[begin Data to use]

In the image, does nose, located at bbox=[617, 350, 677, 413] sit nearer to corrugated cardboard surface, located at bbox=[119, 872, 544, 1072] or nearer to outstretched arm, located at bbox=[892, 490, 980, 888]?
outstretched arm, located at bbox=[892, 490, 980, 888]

[end Data to use]
[begin Data to use]

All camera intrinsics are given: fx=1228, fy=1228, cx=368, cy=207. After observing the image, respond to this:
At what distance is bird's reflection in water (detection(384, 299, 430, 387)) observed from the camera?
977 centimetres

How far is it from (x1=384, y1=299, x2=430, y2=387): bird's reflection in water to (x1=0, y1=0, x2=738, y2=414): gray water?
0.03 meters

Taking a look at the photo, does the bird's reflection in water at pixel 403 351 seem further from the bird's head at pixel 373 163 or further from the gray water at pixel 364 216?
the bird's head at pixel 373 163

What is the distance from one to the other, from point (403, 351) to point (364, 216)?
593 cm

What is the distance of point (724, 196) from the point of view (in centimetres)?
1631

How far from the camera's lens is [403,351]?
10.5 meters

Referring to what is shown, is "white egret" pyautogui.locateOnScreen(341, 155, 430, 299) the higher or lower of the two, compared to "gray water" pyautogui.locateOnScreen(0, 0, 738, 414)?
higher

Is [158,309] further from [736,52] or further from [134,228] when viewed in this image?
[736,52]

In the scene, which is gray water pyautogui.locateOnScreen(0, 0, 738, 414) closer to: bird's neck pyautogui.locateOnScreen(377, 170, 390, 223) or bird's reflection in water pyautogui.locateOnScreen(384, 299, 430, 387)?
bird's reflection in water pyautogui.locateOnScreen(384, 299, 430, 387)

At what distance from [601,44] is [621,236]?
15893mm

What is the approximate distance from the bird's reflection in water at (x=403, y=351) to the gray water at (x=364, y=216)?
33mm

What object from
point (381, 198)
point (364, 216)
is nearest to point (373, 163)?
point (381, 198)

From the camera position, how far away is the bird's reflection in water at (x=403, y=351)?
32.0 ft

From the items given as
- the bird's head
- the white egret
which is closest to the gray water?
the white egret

[end Data to use]

• Task goal:
Gather each line in the material above that contains the string "pyautogui", treating uppercase and lowercase letters as different.

• Answer in full:
Referring to what is shown, is "white egret" pyautogui.locateOnScreen(341, 155, 430, 299) the higher or lower of the two, compared to "gray water" pyautogui.locateOnScreen(0, 0, 738, 414)?
In the scene, which is gray water pyautogui.locateOnScreen(0, 0, 738, 414) closer to: bird's neck pyautogui.locateOnScreen(377, 170, 390, 223) or bird's reflection in water pyautogui.locateOnScreen(384, 299, 430, 387)?
bird's reflection in water pyautogui.locateOnScreen(384, 299, 430, 387)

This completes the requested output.